This year's official Cannes Lions International Festival of Creativity app, released on Monday in conjunction with the event, sports integration with Apple's iBeacon technology to offer attendees a personalized experience featuring relevant content surfacing and meet-ups with like-minded event-goers.
Powered by Eventbase, the same company responsible for SXSW's iBeacon-enabled app, the Cannes Lions app leverages iBeacons installed throughout the festival grounds to deliver a variety of customized interactive experiences and real-time information to attendees.

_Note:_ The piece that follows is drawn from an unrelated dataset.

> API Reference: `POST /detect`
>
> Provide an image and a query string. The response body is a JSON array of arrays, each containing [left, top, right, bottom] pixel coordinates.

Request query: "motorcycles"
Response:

New for 2015 are built-in social networking features that harness Apple's iBeacon proximity-aware technology. For example, "Around Me Enhanced" provides a list view of nearby attendees who are also using the app, as well as venues and events. LinkedIn integration shows first degree connections in the area, while attendees can add new relationships through Cannes Connect.
A social networking discovery feature called "Icebreaker" also taps into LinkedIn to match users who attend or favorite the same session. The technology uses beacons to detect attendees and auto-favorite a session when they stay for at least 15-minutes. iBeacons are also used to offer session recommendations based on user profiles and preferences.
Apple's iBeacon was introduced with iOS 7 as a method of close proximity communications between iOS devices and semi-permanent beacon fixtures. Using Bluetooth Low Energy, iBeacons allow app makers to build in highly accurate location-based features. For example, Apple's own retail stores use iBeacon arrays to serve up product information, in-store event calendars, Genius Bar appointment status and more.
The Cannes Lions International Festival of Creativity started on Sunday and runs through June 27.
3 Comments
Seeing this article reminded me of iBeacons, which had fallen completely off my radar... the subject, which had been more talked about, has been totally out of the recent news. Was it talked about at WWDC? Was it used at the Moscone Center for the attendees? Where has the product been for a year or more?
Where has the product been for a year or more?
Widely deployed. It's not a user-facing feature. Unless you're paying attention, you just think it's GPS.
For example, I walked into a grocery store I've never been to last weekend and the store's app icon appeared on the lock screen. That's not GPS, but iBeacon. (They can't geofence every single store, and I didn't give the app location permission anyway)
So my iPhone tracks were I go and companies trying to sell me something (product or service) pops up to alert me. This is how sad our consumerism culture has come that we are always prodded and poked to buy something. I would never use such a "feature".